The Australian Prudential Regulation Authority (APRA) has clamped down on interest-only loans in a bid to cool the hot east coast property market. The regulator said it had written to all lenders today.
From now on interest-only loans must be restricted to 30 per cent of new residential mortgage loans.
Interest-only lending represents nearly 40 per cent of the stock of residential mortgage lending by banks.
APRA said this was “quite high” by international and historical standards.
“APRA views a higher proportion of interest-only lending in the current environment to be indicative of a higher risk profile,” APRA Chairman Wayne Byres said.
“We will therefore be monitoring the share of interest-only lending within total new mortgage lending for each ADI, and will consider the need to impose additional requirements on an ADI when the proportion of new lending on interest-only terms exceeds 30 per cent of total new mortgage lending,” Wayne Byres said.
He said that APRA also continues to monitor the prevalence of higher risk mortgage lending more generally, including lending at high loan-to-income ratios, lending at a high loan-to-valuation ratios, and lending at very long terms or with long interest only periods (e.g. beyond 5 years).

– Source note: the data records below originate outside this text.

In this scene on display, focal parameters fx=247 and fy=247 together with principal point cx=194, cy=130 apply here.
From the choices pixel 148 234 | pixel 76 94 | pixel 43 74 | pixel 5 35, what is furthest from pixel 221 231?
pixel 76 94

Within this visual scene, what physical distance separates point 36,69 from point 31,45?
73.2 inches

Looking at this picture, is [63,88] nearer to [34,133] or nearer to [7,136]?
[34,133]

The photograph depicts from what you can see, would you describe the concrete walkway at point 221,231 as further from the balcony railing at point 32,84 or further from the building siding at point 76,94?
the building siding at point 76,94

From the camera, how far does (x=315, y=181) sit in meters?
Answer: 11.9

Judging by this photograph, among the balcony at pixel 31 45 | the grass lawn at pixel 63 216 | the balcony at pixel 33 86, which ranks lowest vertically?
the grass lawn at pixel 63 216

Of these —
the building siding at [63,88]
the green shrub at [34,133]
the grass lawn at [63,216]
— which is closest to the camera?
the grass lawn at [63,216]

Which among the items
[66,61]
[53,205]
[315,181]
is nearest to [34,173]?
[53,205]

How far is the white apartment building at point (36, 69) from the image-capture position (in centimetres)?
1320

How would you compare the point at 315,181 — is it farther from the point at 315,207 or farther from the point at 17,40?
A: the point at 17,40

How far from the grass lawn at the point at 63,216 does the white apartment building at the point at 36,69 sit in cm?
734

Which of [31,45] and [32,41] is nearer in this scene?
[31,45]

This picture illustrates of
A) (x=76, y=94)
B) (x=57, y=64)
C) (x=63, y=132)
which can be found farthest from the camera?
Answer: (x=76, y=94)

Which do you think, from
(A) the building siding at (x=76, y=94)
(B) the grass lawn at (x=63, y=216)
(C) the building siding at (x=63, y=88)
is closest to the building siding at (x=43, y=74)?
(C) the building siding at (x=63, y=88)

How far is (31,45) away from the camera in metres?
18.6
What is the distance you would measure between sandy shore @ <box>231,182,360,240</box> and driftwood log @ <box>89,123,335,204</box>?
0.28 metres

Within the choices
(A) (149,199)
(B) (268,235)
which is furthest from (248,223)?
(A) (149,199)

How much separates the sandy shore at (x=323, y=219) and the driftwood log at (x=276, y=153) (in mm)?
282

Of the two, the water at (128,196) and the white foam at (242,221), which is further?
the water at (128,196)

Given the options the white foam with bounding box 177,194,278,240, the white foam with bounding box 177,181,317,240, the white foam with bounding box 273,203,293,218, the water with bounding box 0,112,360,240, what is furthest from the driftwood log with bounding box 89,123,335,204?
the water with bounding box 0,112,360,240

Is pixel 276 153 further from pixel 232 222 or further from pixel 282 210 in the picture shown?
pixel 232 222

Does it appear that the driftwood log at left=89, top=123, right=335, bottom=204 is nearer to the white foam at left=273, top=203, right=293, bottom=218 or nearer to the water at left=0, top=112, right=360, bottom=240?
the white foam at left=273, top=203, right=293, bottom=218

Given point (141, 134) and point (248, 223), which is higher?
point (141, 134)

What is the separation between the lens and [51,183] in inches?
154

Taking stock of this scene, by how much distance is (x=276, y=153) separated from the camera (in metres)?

He said the regulator believes the 10 per cent benchmark for growth in lending to investors continues to provide an appropriate constraint in the current environment, balancing the need to continue to moderate new investor lending with the increasing supply of newly completed construction which must be absorbed in the year ahead.
The new measures:
- Limit the flow of new interest-only lending to 30% of total new residential mortgage lending, and within that place strict internal limits on the volume of interest-only lending at loan-to-value ratios (LVRs) above 80% and ensure there is strong scrutiny and justification of any instances of interest-only lending at an LVR above 90%
- Manage lending to investors in such a manner so as to comfortably remain below the previously advised benchmark of 10%
- Review and ensure that serviceability metrics, including interest rate and net income buffers, are set at appropriate levels for current conditions
- Continue to restrain lending growth in higher risk segments of the portfolio (e.g. high loan-to-income loans, high LVR loans, and loans for very long terms).
- No reduction in the 10% annual cap on investor credit growth was announced.
The increased scrutiny comes in response to an environment of heightened risks such as high housing prices, high household debt, low income growth, historically low interest rates, and strong competitive pressures.
The regulator has has advised ADIs that it is also monitoring the growth in warehouse facilities provided by ADIs to other lenders. These facilities allow lenders to build a portfolio of loans that will eventually be securitised.
“APRA would be concerned if these warehouse facilities were growing at a materially faster rate than an ADI’s own housing loan portfolio, or if lending standards for loans held within warehouses are of a materially lower quality than would be consistent with industry-wide sound practices,” Byres said in the letter.